◆ **REQUIREMENT**: Begin at the line below that has "moving: 70%" and stop after the line that has "common name: ferret". Please restate only those lines, word for word.

[[ EXCERPTED RECORDS, beginning ]]

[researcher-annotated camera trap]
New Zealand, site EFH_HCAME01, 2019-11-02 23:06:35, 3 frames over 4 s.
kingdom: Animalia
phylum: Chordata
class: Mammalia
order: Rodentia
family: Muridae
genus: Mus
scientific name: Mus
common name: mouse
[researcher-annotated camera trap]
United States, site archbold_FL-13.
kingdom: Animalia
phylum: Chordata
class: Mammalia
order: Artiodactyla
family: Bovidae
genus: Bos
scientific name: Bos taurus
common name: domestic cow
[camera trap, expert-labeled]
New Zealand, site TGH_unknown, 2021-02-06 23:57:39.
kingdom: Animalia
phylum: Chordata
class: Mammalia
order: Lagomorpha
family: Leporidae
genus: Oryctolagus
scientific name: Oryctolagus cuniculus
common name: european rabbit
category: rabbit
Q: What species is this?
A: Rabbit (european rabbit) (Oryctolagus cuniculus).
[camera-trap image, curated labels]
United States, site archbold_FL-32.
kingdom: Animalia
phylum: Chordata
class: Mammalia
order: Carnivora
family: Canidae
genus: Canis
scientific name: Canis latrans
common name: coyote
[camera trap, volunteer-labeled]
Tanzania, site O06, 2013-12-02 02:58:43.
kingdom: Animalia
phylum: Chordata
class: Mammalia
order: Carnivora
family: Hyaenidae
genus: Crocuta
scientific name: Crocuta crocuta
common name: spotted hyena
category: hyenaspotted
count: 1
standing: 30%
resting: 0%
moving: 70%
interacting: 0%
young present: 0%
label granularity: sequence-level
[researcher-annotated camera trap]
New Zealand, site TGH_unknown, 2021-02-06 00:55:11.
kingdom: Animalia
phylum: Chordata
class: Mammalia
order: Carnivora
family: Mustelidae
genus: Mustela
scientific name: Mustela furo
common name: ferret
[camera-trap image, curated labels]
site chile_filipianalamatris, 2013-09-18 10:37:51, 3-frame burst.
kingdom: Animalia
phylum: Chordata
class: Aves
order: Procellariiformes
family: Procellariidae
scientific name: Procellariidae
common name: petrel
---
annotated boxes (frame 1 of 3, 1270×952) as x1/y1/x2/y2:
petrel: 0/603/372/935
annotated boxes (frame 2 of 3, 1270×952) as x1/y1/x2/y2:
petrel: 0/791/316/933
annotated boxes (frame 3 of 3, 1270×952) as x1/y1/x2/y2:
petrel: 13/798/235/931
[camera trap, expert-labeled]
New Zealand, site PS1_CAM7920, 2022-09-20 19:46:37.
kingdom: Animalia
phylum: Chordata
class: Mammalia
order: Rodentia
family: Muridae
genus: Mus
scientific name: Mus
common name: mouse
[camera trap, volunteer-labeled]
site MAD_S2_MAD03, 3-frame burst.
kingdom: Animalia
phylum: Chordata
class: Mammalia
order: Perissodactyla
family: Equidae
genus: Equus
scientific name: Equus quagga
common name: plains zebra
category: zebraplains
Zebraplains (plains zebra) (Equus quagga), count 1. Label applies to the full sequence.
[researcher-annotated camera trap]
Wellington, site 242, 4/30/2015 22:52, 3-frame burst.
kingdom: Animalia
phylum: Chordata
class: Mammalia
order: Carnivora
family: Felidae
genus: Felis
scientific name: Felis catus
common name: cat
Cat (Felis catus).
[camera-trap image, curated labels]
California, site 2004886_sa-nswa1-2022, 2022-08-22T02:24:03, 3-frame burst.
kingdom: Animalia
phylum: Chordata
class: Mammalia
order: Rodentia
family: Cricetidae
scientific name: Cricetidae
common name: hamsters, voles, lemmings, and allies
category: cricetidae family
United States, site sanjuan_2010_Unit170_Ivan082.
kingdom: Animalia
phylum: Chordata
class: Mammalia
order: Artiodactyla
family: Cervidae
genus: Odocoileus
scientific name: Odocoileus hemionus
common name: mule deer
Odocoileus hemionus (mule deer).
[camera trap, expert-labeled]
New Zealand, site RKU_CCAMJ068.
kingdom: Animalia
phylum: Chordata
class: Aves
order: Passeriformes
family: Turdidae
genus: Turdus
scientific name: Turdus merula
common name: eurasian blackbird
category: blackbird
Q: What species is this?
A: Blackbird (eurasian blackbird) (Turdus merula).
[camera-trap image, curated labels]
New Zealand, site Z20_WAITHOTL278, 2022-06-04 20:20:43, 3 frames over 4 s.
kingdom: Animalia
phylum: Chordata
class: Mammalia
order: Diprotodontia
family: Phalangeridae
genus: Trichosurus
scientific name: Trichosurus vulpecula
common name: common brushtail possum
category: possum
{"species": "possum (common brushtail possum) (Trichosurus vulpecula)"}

[[ EXCERPTED RECORDS, end ]]

◆ **REPLY**:
moving: 70%
interacting: 0%
young present: 0%
label granularity: sequence-level
[researcher-annotated camera trap]
New Zealand, site TGH_unknown, 2021-02-06 00:55:11.
kingdom: Animalia
phylum: Chordata
class: Mammalia
order: Carnivora
family: Mustelidae
genus: Mustela
scientific name: Mustela furo
common name: ferret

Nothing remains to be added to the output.